C’est sous forme d’hommage discret à René Char (auquel sont empruntés les mots de son titre) que se présente cet ouvrage divisé en quatre chants, Guetter les signes, Bien sûr les pierres dressées, J’ai jeté ma pierre et Perdue choisie.
« A un jour de la source », mais combien de pas pour l’atteindre ?… Impossible distance à combler pour qui marche les pieds meurtris et l’âme fatiguée, vers un là-bas qui est ce que nous y faisons advenir, impossible distance, mais la seule à franchir pour qui veut étancher la soif de son désir et y goûter, du bout des lèvres, « la fragile raison de la vie ».

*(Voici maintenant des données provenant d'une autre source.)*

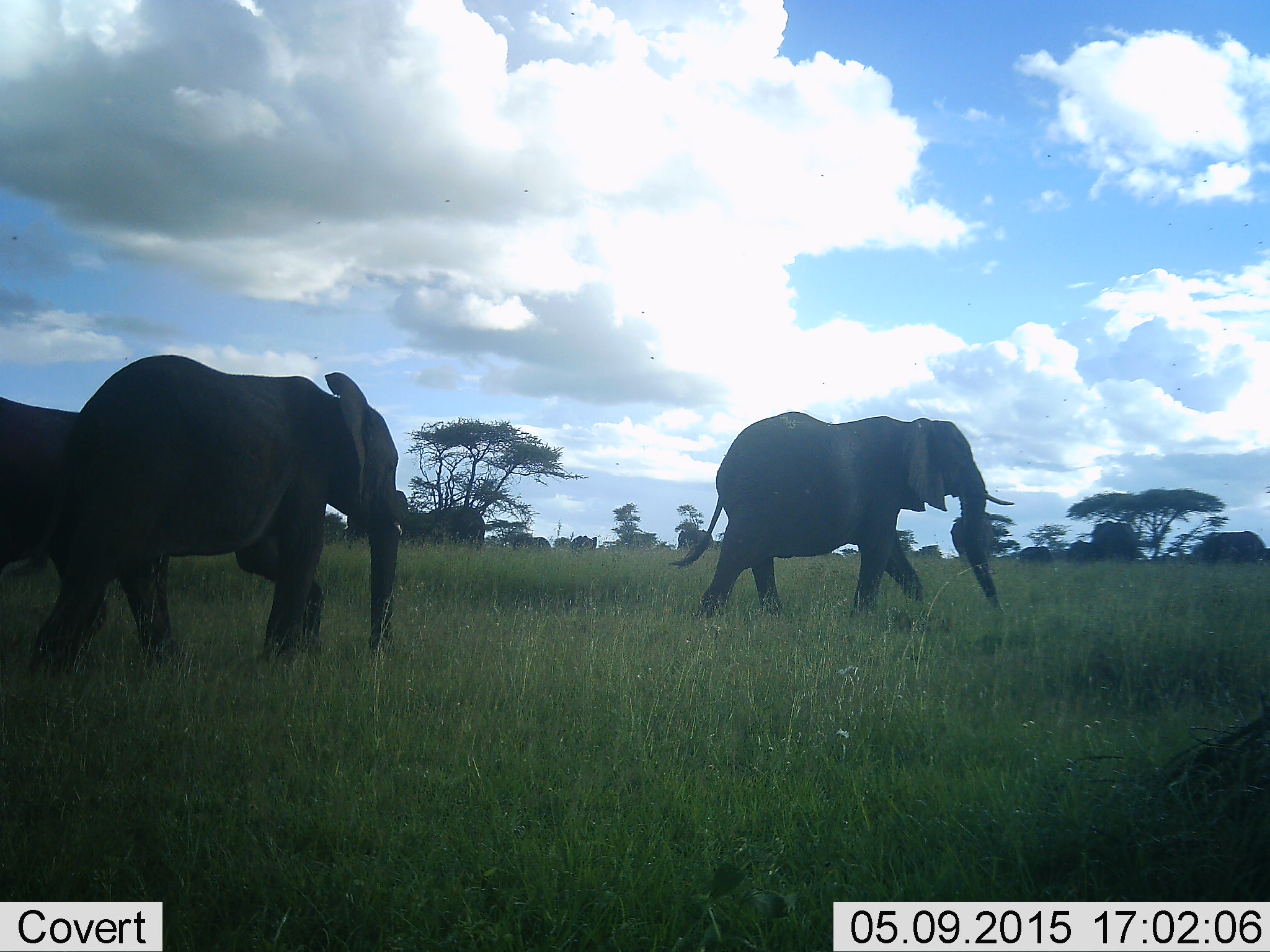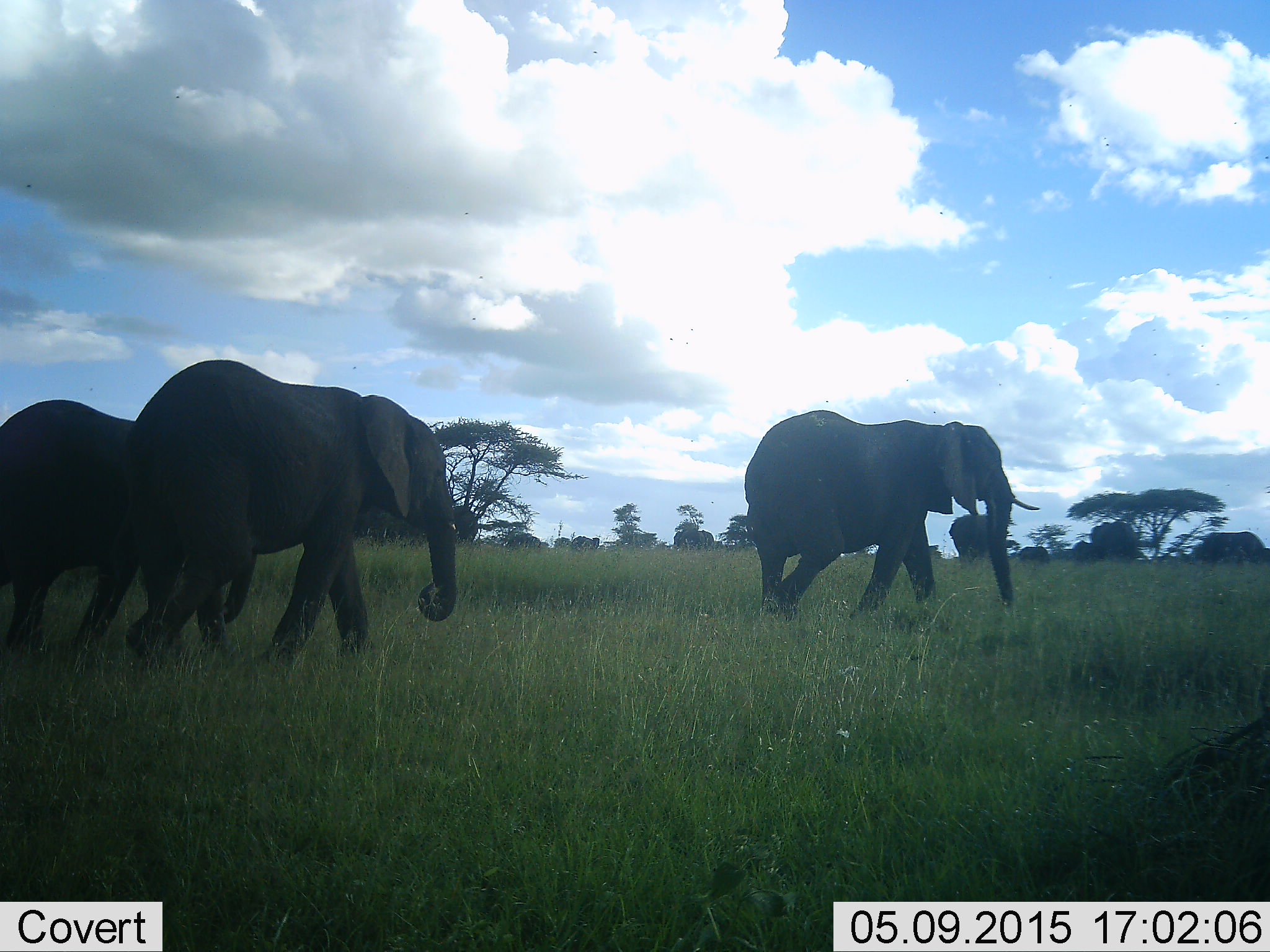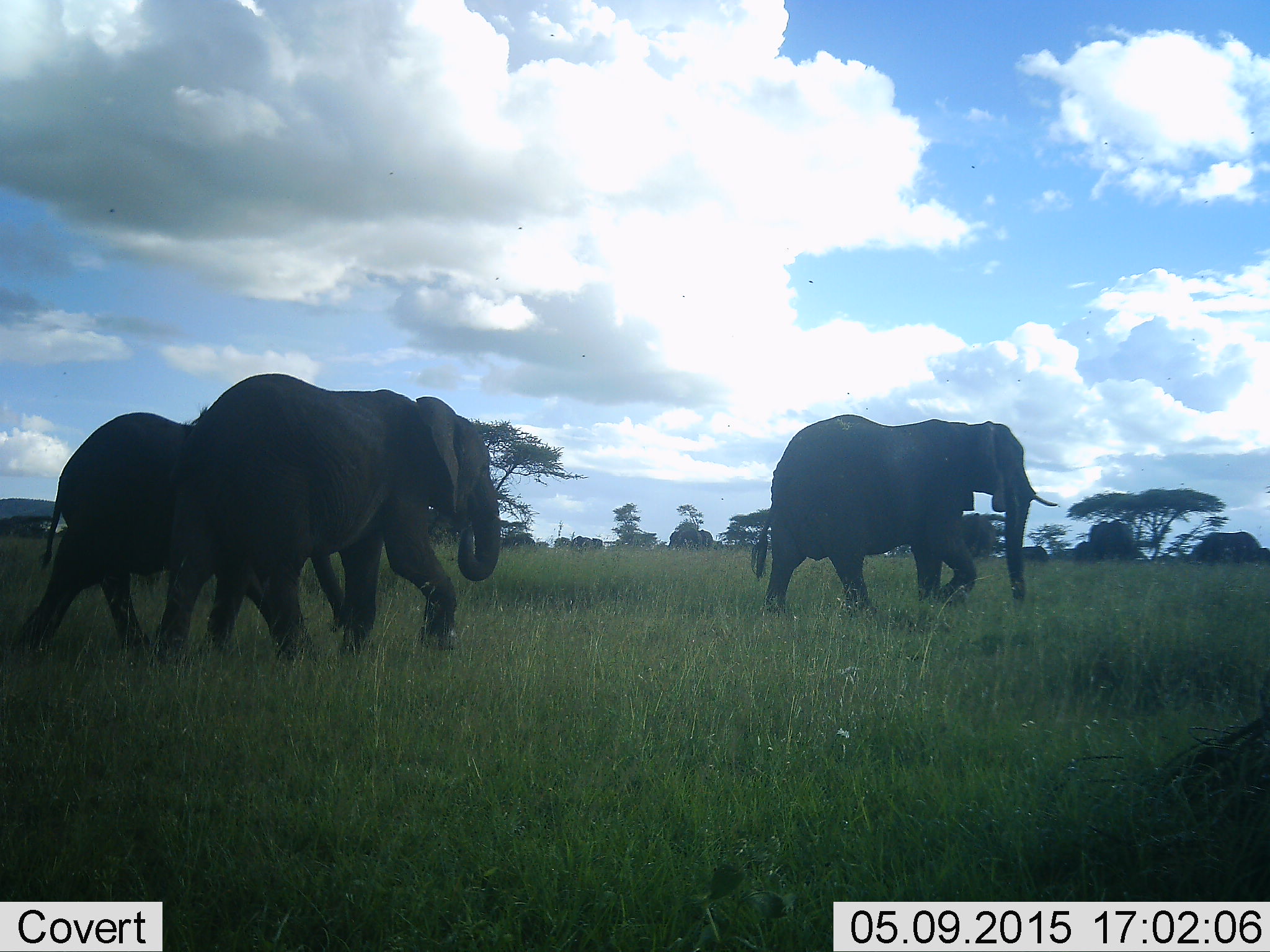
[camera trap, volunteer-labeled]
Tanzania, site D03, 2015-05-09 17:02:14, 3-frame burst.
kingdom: Animalia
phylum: Chordata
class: Mammalia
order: Proboscidea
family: Elephantidae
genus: Loxodonta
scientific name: Loxodonta africana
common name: african bush elephant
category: elephant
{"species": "elephant (african bush elephant) (Loxodonta africana)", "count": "9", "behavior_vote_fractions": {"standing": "20%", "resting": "10%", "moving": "90%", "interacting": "10%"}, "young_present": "0%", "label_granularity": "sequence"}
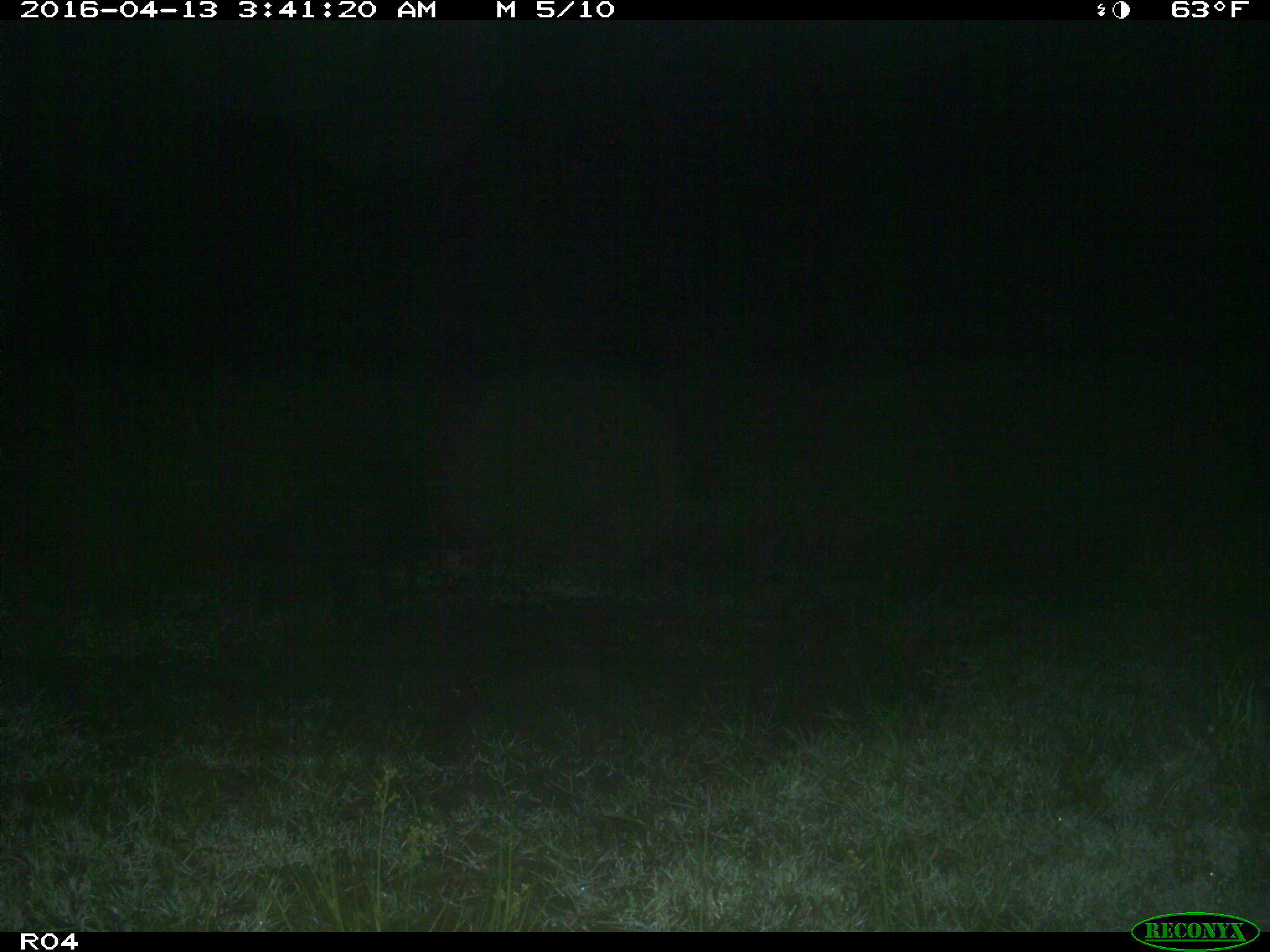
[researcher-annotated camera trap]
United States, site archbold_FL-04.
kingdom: Animalia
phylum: Chordata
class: Mammalia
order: Artiodactyla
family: Suidae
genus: Sus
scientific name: Sus scrofa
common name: wild boar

Car la vie est ici, maintenant, en deçà de toute illusion d’un monde transcendant, puisque « aucun mystère/ni d’ici ni là-bas ne (nous) requiert », et l’on peut se risquer à entendre ainsi (comme on jette une pierre à l’éternel silence du Très-Haut), cet « oasis là-bas/vous ne l’atteindrez pas », puisque encore en dépit de tous nos mensonges, de nos mythes et paraboles, cette oasis « n’existe pas ».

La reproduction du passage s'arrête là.